» BRIEF:
Rewrite the lines below, putting "lens" wherever "camera" appears and keeping everything else the same.

» GIVEN DATA:
----------

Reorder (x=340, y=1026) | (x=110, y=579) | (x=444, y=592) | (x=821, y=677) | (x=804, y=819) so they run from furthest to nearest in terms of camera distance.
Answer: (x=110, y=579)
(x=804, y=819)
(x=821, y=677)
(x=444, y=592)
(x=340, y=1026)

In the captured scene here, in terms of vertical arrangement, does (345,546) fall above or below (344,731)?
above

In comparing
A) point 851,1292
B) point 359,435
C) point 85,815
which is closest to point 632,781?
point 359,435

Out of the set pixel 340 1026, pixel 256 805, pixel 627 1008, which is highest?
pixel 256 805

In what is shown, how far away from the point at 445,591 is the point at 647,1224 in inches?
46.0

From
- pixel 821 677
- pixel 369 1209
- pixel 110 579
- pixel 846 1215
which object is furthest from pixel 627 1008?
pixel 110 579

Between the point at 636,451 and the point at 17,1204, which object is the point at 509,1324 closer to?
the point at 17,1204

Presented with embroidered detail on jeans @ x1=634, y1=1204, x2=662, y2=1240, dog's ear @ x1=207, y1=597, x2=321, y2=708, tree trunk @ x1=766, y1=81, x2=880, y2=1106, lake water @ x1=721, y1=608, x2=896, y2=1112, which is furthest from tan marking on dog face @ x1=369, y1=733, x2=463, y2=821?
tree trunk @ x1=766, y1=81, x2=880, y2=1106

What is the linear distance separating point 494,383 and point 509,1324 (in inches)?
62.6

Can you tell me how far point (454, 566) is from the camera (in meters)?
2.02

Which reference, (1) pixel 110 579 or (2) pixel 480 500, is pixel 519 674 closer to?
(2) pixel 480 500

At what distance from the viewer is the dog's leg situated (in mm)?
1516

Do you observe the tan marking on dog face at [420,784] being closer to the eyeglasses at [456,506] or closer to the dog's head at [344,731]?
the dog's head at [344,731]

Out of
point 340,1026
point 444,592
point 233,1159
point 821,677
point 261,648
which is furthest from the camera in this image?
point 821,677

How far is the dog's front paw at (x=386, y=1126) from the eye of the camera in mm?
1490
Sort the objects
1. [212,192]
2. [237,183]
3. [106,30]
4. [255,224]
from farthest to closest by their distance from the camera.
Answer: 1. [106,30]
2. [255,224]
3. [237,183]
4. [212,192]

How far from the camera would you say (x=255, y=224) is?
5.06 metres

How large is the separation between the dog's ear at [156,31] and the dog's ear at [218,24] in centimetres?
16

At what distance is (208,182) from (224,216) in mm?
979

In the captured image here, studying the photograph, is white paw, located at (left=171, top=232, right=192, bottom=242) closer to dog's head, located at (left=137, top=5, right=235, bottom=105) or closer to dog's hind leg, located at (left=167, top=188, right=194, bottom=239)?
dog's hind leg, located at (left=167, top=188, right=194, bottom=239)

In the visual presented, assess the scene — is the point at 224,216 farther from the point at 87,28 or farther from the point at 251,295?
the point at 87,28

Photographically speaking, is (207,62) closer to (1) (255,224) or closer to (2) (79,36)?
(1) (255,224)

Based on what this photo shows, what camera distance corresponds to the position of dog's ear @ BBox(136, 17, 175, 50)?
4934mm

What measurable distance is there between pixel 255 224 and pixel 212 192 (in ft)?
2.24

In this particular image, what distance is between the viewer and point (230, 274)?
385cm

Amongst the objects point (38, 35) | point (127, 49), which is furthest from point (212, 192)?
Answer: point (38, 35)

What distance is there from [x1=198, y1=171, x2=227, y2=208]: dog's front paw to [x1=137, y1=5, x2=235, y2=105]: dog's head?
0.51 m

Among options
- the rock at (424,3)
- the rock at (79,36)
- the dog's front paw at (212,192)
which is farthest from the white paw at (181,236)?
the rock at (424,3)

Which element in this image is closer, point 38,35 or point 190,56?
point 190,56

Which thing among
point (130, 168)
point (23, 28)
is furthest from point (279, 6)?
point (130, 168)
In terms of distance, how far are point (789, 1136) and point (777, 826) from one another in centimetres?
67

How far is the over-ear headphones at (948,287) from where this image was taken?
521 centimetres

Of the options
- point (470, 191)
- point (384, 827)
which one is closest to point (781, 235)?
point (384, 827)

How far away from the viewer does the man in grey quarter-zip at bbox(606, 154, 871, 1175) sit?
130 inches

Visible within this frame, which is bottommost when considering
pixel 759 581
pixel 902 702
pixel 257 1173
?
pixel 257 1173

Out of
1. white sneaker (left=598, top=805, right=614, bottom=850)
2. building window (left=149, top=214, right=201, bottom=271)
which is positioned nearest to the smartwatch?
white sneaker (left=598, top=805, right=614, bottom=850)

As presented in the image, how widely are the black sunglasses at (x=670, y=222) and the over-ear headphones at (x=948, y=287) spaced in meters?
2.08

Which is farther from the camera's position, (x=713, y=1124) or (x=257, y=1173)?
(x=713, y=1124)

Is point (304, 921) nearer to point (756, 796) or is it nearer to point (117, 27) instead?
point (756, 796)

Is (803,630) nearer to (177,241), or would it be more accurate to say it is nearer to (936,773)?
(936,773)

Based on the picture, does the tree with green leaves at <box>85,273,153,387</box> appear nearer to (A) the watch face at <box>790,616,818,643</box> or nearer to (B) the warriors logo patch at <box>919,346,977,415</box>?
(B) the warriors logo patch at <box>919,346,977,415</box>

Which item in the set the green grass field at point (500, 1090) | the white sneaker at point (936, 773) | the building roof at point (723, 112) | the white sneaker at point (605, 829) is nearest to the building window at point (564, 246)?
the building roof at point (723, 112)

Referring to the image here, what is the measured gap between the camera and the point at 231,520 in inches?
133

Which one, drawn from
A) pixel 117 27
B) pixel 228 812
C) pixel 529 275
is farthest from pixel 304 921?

----------

» SOLUTION TO THIS PROBLEM:
Reorder (x=340, y=1026) | (x=110, y=579) | (x=444, y=592) | (x=821, y=677) | (x=804, y=819) so they run from furthest to nearest in terms of lens distance.
Answer: (x=110, y=579)
(x=804, y=819)
(x=821, y=677)
(x=444, y=592)
(x=340, y=1026)

In the captured scene here, in terms of vertical arrangement, does (345,546) fall above or below (344,731)?
above

In comparing
A) point 851,1292
B) point 359,435
C) point 85,815
which is closest to point 632,781?
point 359,435

Out of the set pixel 340 1026, pixel 256 805, pixel 627 1008, which is highest?
pixel 256 805

In what is shown, how far away from the point at 445,591 is the point at 647,1224 in inches?
46.0

From
- pixel 821 677
- pixel 369 1209
- pixel 110 579
- pixel 846 1215
which object is furthest from pixel 627 1008?
pixel 110 579

Between the point at 636,451 and the point at 17,1204, which object is the point at 509,1324 closer to?
the point at 17,1204

Presented with embroidered detail on jeans @ x1=634, y1=1204, x2=662, y2=1240, dog's ear @ x1=207, y1=597, x2=321, y2=708, tree trunk @ x1=766, y1=81, x2=880, y2=1106, lake water @ x1=721, y1=608, x2=896, y2=1112, which is furthest from tan marking on dog face @ x1=369, y1=733, x2=463, y2=821?
tree trunk @ x1=766, y1=81, x2=880, y2=1106

What is the linear distance separating point 494,383 and point 509,1324 (in inches)?
62.6

Can you tell me how far point (454, 566) is from the lens (in meters)?
2.02

Which reference, (1) pixel 110 579 or (2) pixel 480 500, is pixel 519 674 closer to?
(2) pixel 480 500

At what distance from the viewer is the dog's leg situated (in mm)?
1516

Do you observe the tan marking on dog face at [420,784] being closer to the eyeglasses at [456,506] or closer to the dog's head at [344,731]?
the dog's head at [344,731]

Out of
point 340,1026
point 444,592
point 233,1159
point 821,677
point 261,648
which is furthest from the lens in this image?
point 821,677

How far is the dog's front paw at (x=386, y=1126) from the eye of the lens in mm?
1490
Sort the objects
1. [212,192]
2. [237,183]
3. [106,30]
4. [255,224]
from farthest to closest by their distance from the lens.
Answer: 1. [106,30]
2. [255,224]
3. [237,183]
4. [212,192]

How far from the lens would you say (x=255, y=224) is?
5.06 metres

How large is the separation between the dog's ear at [156,31] and the dog's ear at [218,24] in centimetres?
16

At what distance is (208,182) from (224,216) in mm?
979

In the captured image here, studying the photograph, is white paw, located at (left=171, top=232, right=192, bottom=242) closer to dog's head, located at (left=137, top=5, right=235, bottom=105) or closer to dog's hind leg, located at (left=167, top=188, right=194, bottom=239)?
dog's hind leg, located at (left=167, top=188, right=194, bottom=239)

In the visual presented, assess the scene — is the point at 224,216 farther from the point at 87,28 or farther from the point at 251,295?
the point at 87,28

Photographically speaking, is (207,62) closer to (1) (255,224) or closer to (2) (79,36)?
(1) (255,224)

Based on what this photo shows, what lens distance corresponds to the position of dog's ear @ BBox(136, 17, 175, 50)?
4934mm

What measurable distance is there between pixel 255 224 and pixel 212 192 (in ft)?
2.24

In this particular image, what distance is between the viewer and point (230, 274)?
385cm

Amongst the objects point (38, 35) | point (127, 49), which is furthest from point (212, 192)?
Answer: point (38, 35)

What distance is there from [x1=198, y1=171, x2=227, y2=208]: dog's front paw to [x1=137, y1=5, x2=235, y2=105]: dog's head?
0.51 m

Among options
- the rock at (424,3)
- the rock at (79,36)
- the dog's front paw at (212,192)
which is farthest from the white paw at (181,236)?
the rock at (424,3)

Which element in this image is closer, point 38,35 or point 190,56?
point 190,56

Which thing among
point (130, 168)
point (23, 28)
is furthest from point (279, 6)?
point (130, 168)
In terms of distance, how far are point (789, 1136) and point (777, 826) from one another in centimetres?
67

How far is the over-ear headphones at (948,287) from where this image was taken?
521 centimetres

Of the options
- point (470, 191)
- point (384, 827)
which one is closest to point (781, 235)?
point (384, 827)

How far away from the viewer does the man in grey quarter-zip at bbox(606, 154, 871, 1175) sit?
130 inches

Visible within this frame, which is bottommost when considering
pixel 759 581
pixel 902 702
pixel 257 1173
?
pixel 257 1173

Out of
1. white sneaker (left=598, top=805, right=614, bottom=850)
2. building window (left=149, top=214, right=201, bottom=271)
which is positioned nearest to the smartwatch?
white sneaker (left=598, top=805, right=614, bottom=850)

As presented in the image, how widely are the black sunglasses at (x=670, y=222) and the over-ear headphones at (x=948, y=287) spaced in meters?
2.08

Which is farther from the lens's position, (x=713, y=1124) or (x=257, y=1173)?
(x=713, y=1124)

Is point (304, 921) nearer to point (756, 796) or is it nearer to point (117, 27) instead?
point (756, 796)

Is (803,630) nearer to (177,241), or would it be more accurate to say it is nearer to (936,773)?
(936,773)

Based on the picture, does the tree with green leaves at <box>85,273,153,387</box> appear nearer to (A) the watch face at <box>790,616,818,643</box> or nearer to (B) the warriors logo patch at <box>919,346,977,415</box>?
(B) the warriors logo patch at <box>919,346,977,415</box>

Which item in the set the green grass field at point (500, 1090) | the white sneaker at point (936, 773) | the building roof at point (723, 112) | the white sneaker at point (605, 829) is nearest to the building window at point (564, 246)?
the building roof at point (723, 112)

Referring to the image here, what is the measured gap between the lens and the point at 231,520 in inches?
133

Which one, drawn from
A) pixel 117 27
B) pixel 228 812
C) pixel 529 275
is farthest from pixel 304 921?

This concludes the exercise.